## EXERCISE DETAILS
Present every row below as a single numbered list, leaving out the blank lines.

+++

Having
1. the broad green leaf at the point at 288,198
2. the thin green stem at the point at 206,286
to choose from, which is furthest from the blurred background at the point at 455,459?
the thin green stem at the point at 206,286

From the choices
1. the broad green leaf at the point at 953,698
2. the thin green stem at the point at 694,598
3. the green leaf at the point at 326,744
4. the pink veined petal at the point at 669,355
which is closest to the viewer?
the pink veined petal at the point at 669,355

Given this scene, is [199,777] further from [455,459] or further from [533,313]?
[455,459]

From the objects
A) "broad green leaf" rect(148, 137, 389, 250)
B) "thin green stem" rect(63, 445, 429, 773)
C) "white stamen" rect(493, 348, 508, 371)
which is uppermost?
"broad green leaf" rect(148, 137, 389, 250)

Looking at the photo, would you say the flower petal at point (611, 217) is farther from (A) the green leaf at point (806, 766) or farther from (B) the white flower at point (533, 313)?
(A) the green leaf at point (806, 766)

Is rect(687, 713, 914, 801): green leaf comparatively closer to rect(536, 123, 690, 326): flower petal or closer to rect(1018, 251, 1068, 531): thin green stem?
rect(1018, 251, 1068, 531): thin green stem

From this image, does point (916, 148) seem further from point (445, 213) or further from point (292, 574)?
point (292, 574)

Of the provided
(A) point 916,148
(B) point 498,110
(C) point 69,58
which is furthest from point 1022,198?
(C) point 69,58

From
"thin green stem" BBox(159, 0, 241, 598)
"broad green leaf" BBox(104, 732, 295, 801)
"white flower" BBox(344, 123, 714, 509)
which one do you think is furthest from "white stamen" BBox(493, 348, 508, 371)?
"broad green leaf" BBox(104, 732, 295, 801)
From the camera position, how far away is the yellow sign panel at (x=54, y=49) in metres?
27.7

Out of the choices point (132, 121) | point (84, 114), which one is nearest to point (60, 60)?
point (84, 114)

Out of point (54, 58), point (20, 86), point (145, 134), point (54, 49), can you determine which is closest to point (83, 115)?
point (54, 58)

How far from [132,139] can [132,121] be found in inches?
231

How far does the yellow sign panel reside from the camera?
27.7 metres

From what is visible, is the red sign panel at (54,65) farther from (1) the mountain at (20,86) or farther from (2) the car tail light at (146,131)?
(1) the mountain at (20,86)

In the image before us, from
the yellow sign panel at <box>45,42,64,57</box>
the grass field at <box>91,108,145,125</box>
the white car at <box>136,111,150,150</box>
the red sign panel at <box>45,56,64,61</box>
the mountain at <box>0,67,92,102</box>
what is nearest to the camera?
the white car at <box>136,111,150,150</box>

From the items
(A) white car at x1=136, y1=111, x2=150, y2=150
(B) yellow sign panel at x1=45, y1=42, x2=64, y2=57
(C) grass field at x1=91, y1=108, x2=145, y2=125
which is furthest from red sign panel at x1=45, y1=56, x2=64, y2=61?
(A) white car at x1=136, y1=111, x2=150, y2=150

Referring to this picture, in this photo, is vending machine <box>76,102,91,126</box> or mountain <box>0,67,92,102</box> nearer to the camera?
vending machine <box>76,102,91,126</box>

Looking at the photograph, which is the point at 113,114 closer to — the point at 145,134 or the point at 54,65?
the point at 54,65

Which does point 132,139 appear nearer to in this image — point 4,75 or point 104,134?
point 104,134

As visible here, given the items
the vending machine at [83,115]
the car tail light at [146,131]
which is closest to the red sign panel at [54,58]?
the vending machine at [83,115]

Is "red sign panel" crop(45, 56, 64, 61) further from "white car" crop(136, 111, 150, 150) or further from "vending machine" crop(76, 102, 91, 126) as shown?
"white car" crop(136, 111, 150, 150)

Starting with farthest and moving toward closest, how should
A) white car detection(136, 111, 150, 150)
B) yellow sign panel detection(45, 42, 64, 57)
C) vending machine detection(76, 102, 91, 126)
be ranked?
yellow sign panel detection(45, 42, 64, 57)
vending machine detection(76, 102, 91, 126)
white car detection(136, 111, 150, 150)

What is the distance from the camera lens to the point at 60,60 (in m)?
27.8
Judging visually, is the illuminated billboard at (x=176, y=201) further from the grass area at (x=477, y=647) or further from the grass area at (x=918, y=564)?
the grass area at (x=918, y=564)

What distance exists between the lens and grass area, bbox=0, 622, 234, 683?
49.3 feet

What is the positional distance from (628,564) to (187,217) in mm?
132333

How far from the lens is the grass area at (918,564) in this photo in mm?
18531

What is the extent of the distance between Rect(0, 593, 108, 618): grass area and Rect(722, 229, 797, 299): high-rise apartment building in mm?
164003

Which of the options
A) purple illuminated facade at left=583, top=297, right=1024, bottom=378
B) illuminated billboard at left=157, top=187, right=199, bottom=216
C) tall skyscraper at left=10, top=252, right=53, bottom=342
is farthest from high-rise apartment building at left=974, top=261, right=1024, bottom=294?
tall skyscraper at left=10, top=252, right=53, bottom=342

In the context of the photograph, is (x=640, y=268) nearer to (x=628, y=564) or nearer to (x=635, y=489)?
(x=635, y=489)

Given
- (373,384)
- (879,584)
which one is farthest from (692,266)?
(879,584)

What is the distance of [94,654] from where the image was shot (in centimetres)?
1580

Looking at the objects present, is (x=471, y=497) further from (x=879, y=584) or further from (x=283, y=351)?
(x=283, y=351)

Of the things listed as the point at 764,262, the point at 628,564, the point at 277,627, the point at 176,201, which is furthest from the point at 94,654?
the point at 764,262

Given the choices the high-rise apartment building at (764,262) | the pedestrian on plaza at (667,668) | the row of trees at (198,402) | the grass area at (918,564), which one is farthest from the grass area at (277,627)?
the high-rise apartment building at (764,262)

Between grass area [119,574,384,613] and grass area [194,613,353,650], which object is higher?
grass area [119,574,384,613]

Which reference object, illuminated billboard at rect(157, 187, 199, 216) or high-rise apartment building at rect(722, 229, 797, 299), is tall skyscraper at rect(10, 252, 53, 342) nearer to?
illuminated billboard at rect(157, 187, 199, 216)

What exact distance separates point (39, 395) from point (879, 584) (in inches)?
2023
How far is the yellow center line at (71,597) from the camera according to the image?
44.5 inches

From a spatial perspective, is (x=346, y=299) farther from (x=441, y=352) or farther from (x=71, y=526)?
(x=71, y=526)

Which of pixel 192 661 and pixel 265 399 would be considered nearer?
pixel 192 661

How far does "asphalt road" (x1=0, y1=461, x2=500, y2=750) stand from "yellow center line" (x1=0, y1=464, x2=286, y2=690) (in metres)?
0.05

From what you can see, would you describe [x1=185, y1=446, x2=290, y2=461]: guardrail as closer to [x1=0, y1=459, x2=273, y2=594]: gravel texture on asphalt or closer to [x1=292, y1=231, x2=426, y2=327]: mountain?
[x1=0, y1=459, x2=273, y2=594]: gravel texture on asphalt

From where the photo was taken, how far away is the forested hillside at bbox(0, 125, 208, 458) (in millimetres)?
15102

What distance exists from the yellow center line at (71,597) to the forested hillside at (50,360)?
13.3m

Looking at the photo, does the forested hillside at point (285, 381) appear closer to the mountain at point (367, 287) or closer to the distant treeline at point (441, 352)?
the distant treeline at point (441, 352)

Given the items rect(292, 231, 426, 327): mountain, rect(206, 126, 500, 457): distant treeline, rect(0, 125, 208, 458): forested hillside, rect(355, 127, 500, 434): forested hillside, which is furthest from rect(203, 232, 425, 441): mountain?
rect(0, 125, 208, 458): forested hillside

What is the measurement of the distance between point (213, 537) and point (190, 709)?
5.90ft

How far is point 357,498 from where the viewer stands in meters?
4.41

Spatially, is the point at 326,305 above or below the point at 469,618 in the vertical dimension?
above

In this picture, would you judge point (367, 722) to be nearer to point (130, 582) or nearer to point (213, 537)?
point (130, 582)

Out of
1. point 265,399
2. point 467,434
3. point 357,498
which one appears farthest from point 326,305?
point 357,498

+++

## EXERCISE RESULT
1. Having
2. 1. the broad green leaf at the point at 288,198
3. 2. the thin green stem at the point at 206,286
4. to choose from, which is furthest from the blurred background at the point at 455,459?
5. the thin green stem at the point at 206,286
6. From the choices
7. 1. the broad green leaf at the point at 953,698
8. 2. the thin green stem at the point at 694,598
9. 3. the green leaf at the point at 326,744
10. 4. the pink veined petal at the point at 669,355
11. which is closest to the viewer?
12. the pink veined petal at the point at 669,355
13. Given this scene, is [199,777] further from [455,459] or further from [533,313]?
14. [455,459]
15. From the objects
16. A) "broad green leaf" rect(148, 137, 389, 250)
17. B) "thin green stem" rect(63, 445, 429, 773)
18. C) "white stamen" rect(493, 348, 508, 371)
19. which is uppermost?
20. "broad green leaf" rect(148, 137, 389, 250)
21. Looking at the photo, would you say the flower petal at point (611, 217) is farther from (A) the green leaf at point (806, 766) or farther from (B) the white flower at point (533, 313)?
22. (A) the green leaf at point (806, 766)
23. Is rect(687, 713, 914, 801): green leaf comparatively closer to rect(536, 123, 690, 326): flower petal or closer to rect(1018, 251, 1068, 531): thin green stem?
24. rect(1018, 251, 1068, 531): thin green stem
25. From this image, does point (916, 148) seem further from point (445, 213) or further from point (292, 574)?
26. point (292, 574)
27. Of the provided
28. (A) point 916,148
29. (B) point 498,110
30. (C) point 69,58
31. which is furthest from point 1022,198?
32. (C) point 69,58
33. From
34. "thin green stem" BBox(159, 0, 241, 598)
35. "broad green leaf" BBox(104, 732, 295, 801)
36. "white flower" BBox(344, 123, 714, 509)
37. which one do you think is furthest from "white stamen" BBox(493, 348, 508, 371)?
38. "broad green leaf" BBox(104, 732, 295, 801)
39. From the camera position, how far away is the yellow sign panel at (x=54, y=49) in metres?
40. 27.7
41. Out of the choices point (132, 121) | point (84, 114), which one is nearest to point (60, 60)?
42. point (84, 114)
43. Out of point (54, 58), point (20, 86), point (145, 134), point (54, 49), can you determine which is closest to point (83, 115)?
44. point (54, 58)
45. How far from [132,139] can [132,121] be found in inches?
46. 231
47. How far does the yellow sign panel reside from the camera?
48. 27.7 metres
49. From what is visible, is the red sign panel at (54,65) farther from (1) the mountain at (20,86) or farther from (2) the car tail light at (146,131)?
50. (1) the mountain at (20,86)
51. In the image before us, from
52. the yellow sign panel at <box>45,42,64,57</box>
53. the grass field at <box>91,108,145,125</box>
54. the white car at <box>136,111,150,150</box>
55. the red sign panel at <box>45,56,64,61</box>
56. the mountain at <box>0,67,92,102</box>
57. what is nearest to the camera?
58. the white car at <box>136,111,150,150</box>
59. From the items
60. (A) white car at x1=136, y1=111, x2=150, y2=150
61. (B) yellow sign panel at x1=45, y1=42, x2=64, y2=57
62. (C) grass field at x1=91, y1=108, x2=145, y2=125
63. which is furthest from red sign panel at x1=45, y1=56, x2=64, y2=61?
64. (A) white car at x1=136, y1=111, x2=150, y2=150
65. Referring to this picture, in this photo, is vending machine <box>76,102,91,126</box> or mountain <box>0,67,92,102</box> nearer to the camera?
66. vending machine <box>76,102,91,126</box>
67. Looking at the photograph, which is the point at 113,114 closer to — the point at 145,134 or the point at 54,65?
68. the point at 54,65
69. Which does point 132,139 appear nearer to in this image — point 4,75 or point 104,134?
70. point 104,134
71. As visible here, given the items
72. the vending machine at [83,115]
73. the car tail light at [146,131]
74. which is closest to the red sign panel at [54,58]?
75. the vending machine at [83,115]
76. Is "red sign panel" crop(45, 56, 64, 61) further from "white car" crop(136, 111, 150, 150) or further from "vending machine" crop(76, 102, 91, 126) as shown?
77. "white car" crop(136, 111, 150, 150)
78. Starting with farthest and moving toward closest, how should
79. A) white car detection(136, 111, 150, 150)
80. B) yellow sign panel detection(45, 42, 64, 57)
81. C) vending machine detection(76, 102, 91, 126)
82. be ranked?
83. yellow sign panel detection(45, 42, 64, 57)
84. vending machine detection(76, 102, 91, 126)
85. white car detection(136, 111, 150, 150)
86. What is the distance from the camera lens to the point at 60,60 (in m)?
87. 27.8
88. Judging visually, is the illuminated billboard at (x=176, y=201) further from the grass area at (x=477, y=647) or further from the grass area at (x=918, y=564)?
89. the grass area at (x=918, y=564)
90. What distance exists between the lens and grass area, bbox=0, 622, 234, 683?
91. 49.3 feet
92. What is the positional distance from (628,564) to (187,217) in mm?
93. 132333
94. How far from the lens is the grass area at (918,564) in this photo in mm?
95. 18531
96. What is the extent of the distance between Rect(0, 593, 108, 618): grass area and Rect(722, 229, 797, 299): high-rise apartment building in mm?
97. 164003
98. Which of the options
99. A) purple illuminated facade at left=583, top=297, right=1024, bottom=378
100. B) illuminated billboard at left=157, top=187, right=199, bottom=216
101. C) tall skyscraper at left=10, top=252, right=53, bottom=342
102. is farthest from high-rise apartment building at left=974, top=261, right=1024, bottom=294?
103. tall skyscraper at left=10, top=252, right=53, bottom=342
104. In the context of the photograph, is (x=640, y=268) nearer to (x=628, y=564) or nearer to (x=635, y=489)?
105. (x=635, y=489)
106. Given
107. - (373,384)
108. - (879,584)
109. which one is farthest from (692,266)?
110. (879,584)
111. What is the distance of [94,654] from where the image was shot (in centimetres)?
112. 1580
113. Looking at the objects present, is (x=471, y=497) further from (x=879, y=584) or further from (x=283, y=351)?
114. (x=283, y=351)
115. Of the things listed as the point at 764,262, the point at 628,564, the point at 277,627, the point at 176,201, which is furthest from the point at 94,654?
116. the point at 764,262
117. Given the choices the high-rise apartment building at (764,262) | the pedestrian on plaza at (667,668) | the row of trees at (198,402) | the grass area at (918,564), which one is farthest from the grass area at (277,627)?
118. the high-rise apartment building at (764,262)
119. Between grass area [119,574,384,613] and grass area [194,613,353,650], which object is higher?
120. grass area [119,574,384,613]
121. Which reference object, illuminated billboard at rect(157, 187, 199, 216) or high-rise apartment building at rect(722, 229, 797, 299), is tall skyscraper at rect(10, 252, 53, 342) nearer to?
122. illuminated billboard at rect(157, 187, 199, 216)
123. What exact distance separates point (39, 395) from point (879, 584) (in inches)?
124. 2023
125. How far is the yellow center line at (71,597) from the camera according to the image?
126. 44.5 inches
127. From a spatial perspective, is (x=346, y=299) farther from (x=441, y=352) or farther from (x=71, y=526)?
128. (x=71, y=526)
129. Which of pixel 192 661 and pixel 265 399 would be considered nearer?
130. pixel 192 661
131. How far does "asphalt road" (x1=0, y1=461, x2=500, y2=750) stand from "yellow center line" (x1=0, y1=464, x2=286, y2=690) (in metres)?
132. 0.05
133. From what you can see, would you describe [x1=185, y1=446, x2=290, y2=461]: guardrail as closer to [x1=0, y1=459, x2=273, y2=594]: gravel texture on asphalt or closer to [x1=292, y1=231, x2=426, y2=327]: mountain?
134. [x1=0, y1=459, x2=273, y2=594]: gravel texture on asphalt
135. From where the photo was taken, how far away is the forested hillside at bbox(0, 125, 208, 458) (in millimetres)?
136. 15102
137. What distance exists from the yellow center line at (71,597) to the forested hillside at (50,360)?
138. 13.3m
139. Looking at the photo, does the forested hillside at point (285, 381) appear closer to the mountain at point (367, 287) or closer to the distant treeline at point (441, 352)?
140. the distant treeline at point (441, 352)
141. Given the items rect(292, 231, 426, 327): mountain, rect(206, 126, 500, 457): distant treeline, rect(0, 125, 208, 458): forested hillside, rect(355, 127, 500, 434): forested hillside, which is furthest from rect(203, 232, 425, 441): mountain?
142. rect(0, 125, 208, 458): forested hillside
143. What is the measurement of the distance between point (213, 537) and point (190, 709)?
144. 5.90ft
145. How far is point 357,498 from where the viewer stands in meters?
146. 4.41
147. Spatially, is the point at 326,305 above or below the point at 469,618 in the vertical dimension?
148. above
149. In this picture, would you judge point (367, 722) to be nearer to point (130, 582) or nearer to point (213, 537)?
150. point (130, 582)
151. Out of
152. 1. point 265,399
153. 2. point 467,434
154. 3. point 357,498
155. which one appears farthest from point 326,305?
156. point 357,498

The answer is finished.